* _YOUR GOAL_
Each entry should be transcribed exactly as written, and any picture left out.

* _RECORDS FOR THIS TASK_
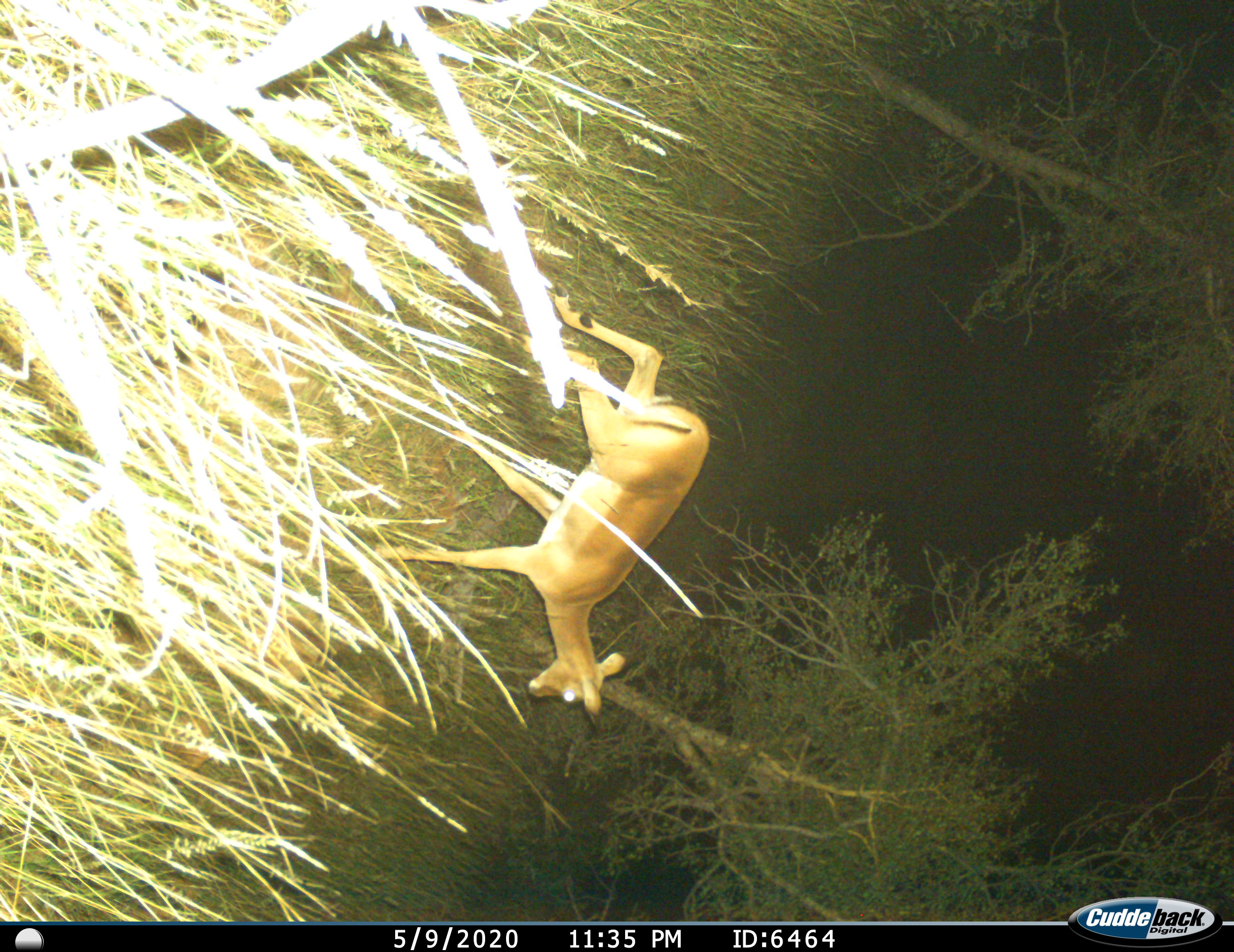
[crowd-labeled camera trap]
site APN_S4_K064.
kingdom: Animalia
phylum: Chordata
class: Mammalia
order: Artiodactyla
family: Bovidae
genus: Aepyceros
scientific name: Aepyceros melampus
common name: impala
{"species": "impala (Aepyceros melampus)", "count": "1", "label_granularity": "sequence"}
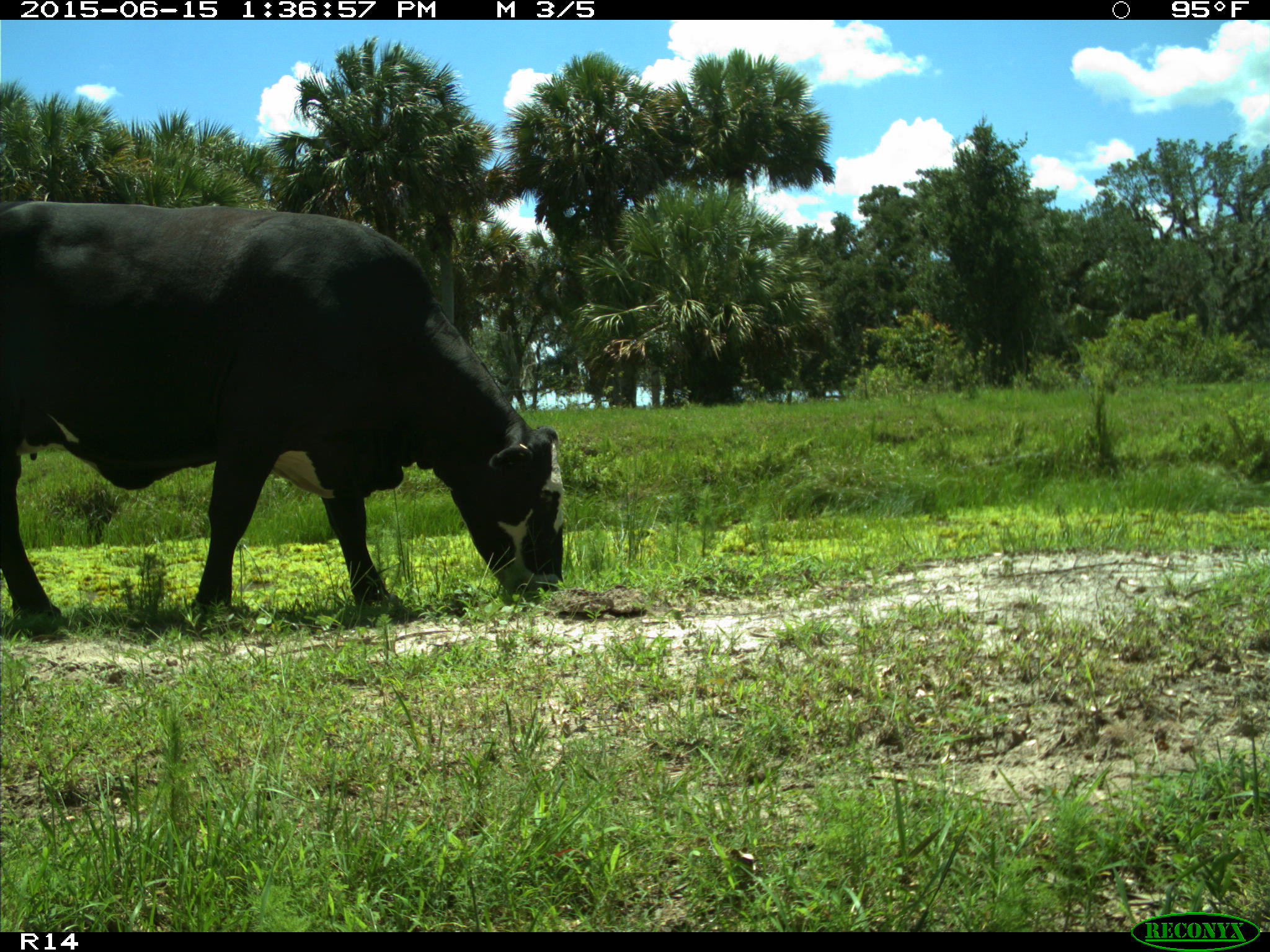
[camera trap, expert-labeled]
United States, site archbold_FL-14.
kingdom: Animalia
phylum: Chordata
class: Mammalia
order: Artiodactyla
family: Bovidae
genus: Bos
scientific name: Bos taurus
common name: domestic cow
Bos taurus (domestic cow).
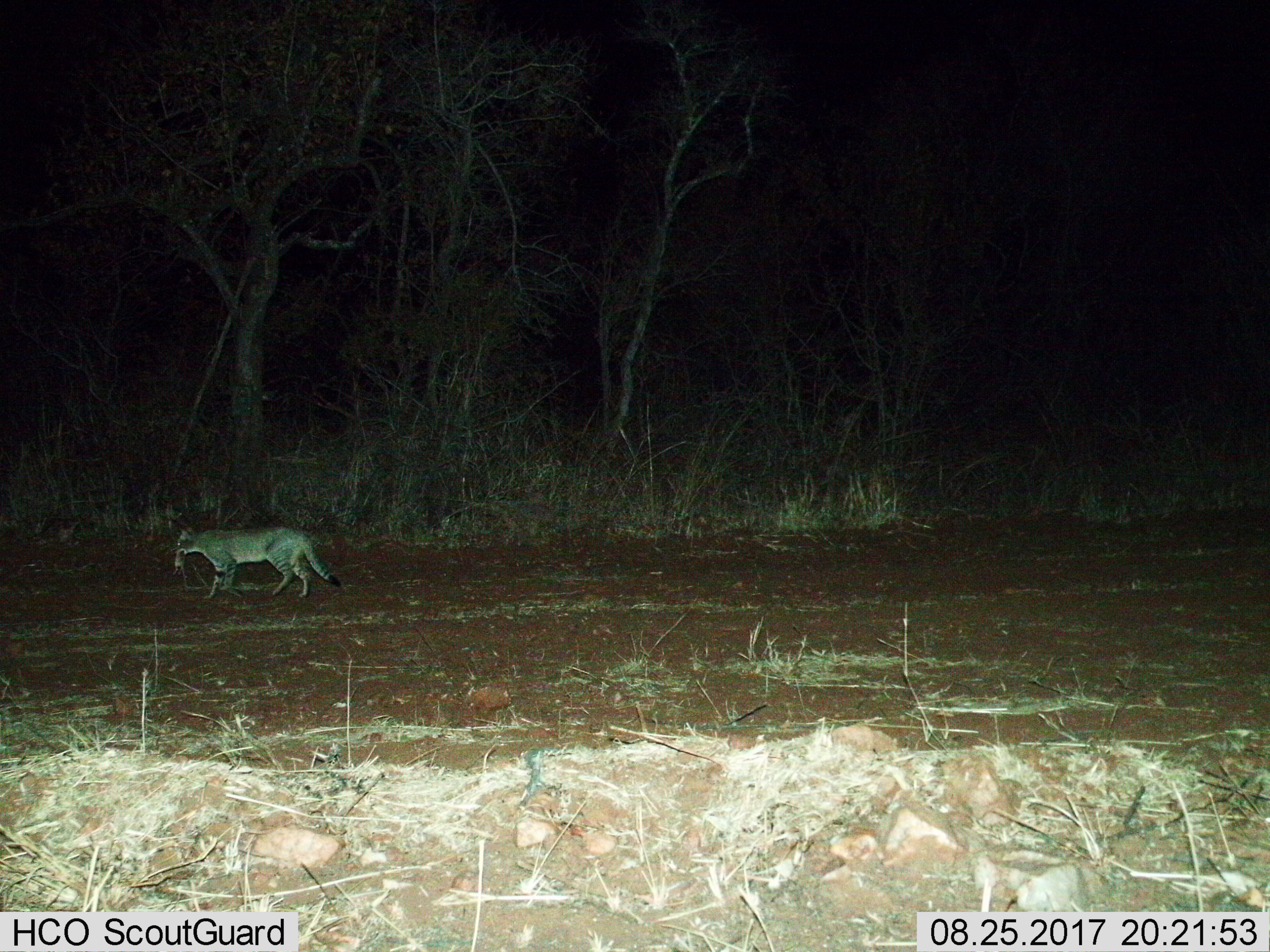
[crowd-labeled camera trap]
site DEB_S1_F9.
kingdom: Animalia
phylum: Chordata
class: Mammalia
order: Carnivora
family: Felidae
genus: Felis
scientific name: Felis lybica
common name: african wild cat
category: africanwildcat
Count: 1.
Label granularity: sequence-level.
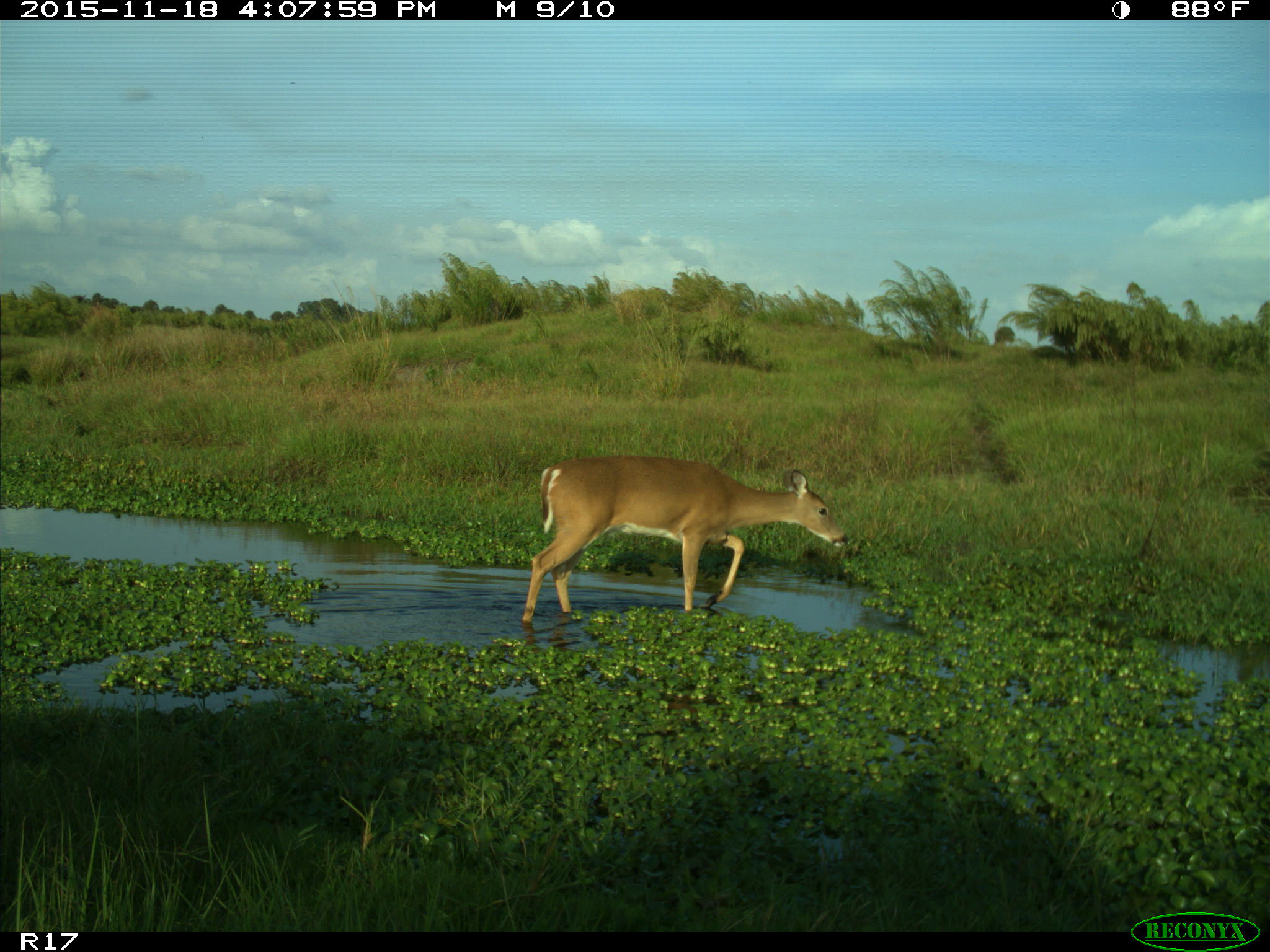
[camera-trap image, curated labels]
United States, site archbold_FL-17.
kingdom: Animalia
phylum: Chordata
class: Mammalia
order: Artiodactyla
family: Cervidae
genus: Odocoileus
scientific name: Odocoileus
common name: deer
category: unidentified deer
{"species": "unidentified deer (deer) (Odocoileus)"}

* _ANSWER BOX_
[crowd-labeled camera trap]
site APN_S4_K064.
kingdom: Animalia
phylum: Chordata
class: Mammalia
order: Artiodactyla
family: Bovidae
genus: Aepyceros
scientific name: Aepyceros melampus
common name: impala
{"species": "impala (Aepyceros melampus)", "count": "1", "label_granularity": "sequence"}
[camera trap, expert-labeled]
United States, site archbold_FL-14.
kingdom: Animalia
phylum: Chordata
class: Mammalia
order: Artiodactyla
family: Bovidae
genus: Bos
scientific name: Bos taurus
common name: domestic cow
Bos taurus (domestic cow).
[crowd-labeled camera trap]
site DEB_S1_F9.
kingdom: Animalia
phylum: Chordata
class: Mammalia
order: Carnivora
family: Felidae
genus: Felis
scientific name: Felis lybica
common name: african wild cat
category: africanwildcat
Count: 1.
Label granularity: sequence-level.
[camera-trap image, curated labels]
United States, site archbold_FL-17.
kingdom: Animalia
phylum: Chordata
class: Mammalia
order: Artiodactyla
family: Cervidae
genus: Odocoileus
scientific name: Odocoileus
common name: deer
category: unidentified deer
{"species": "unidentified deer (deer) (Odocoileus)"}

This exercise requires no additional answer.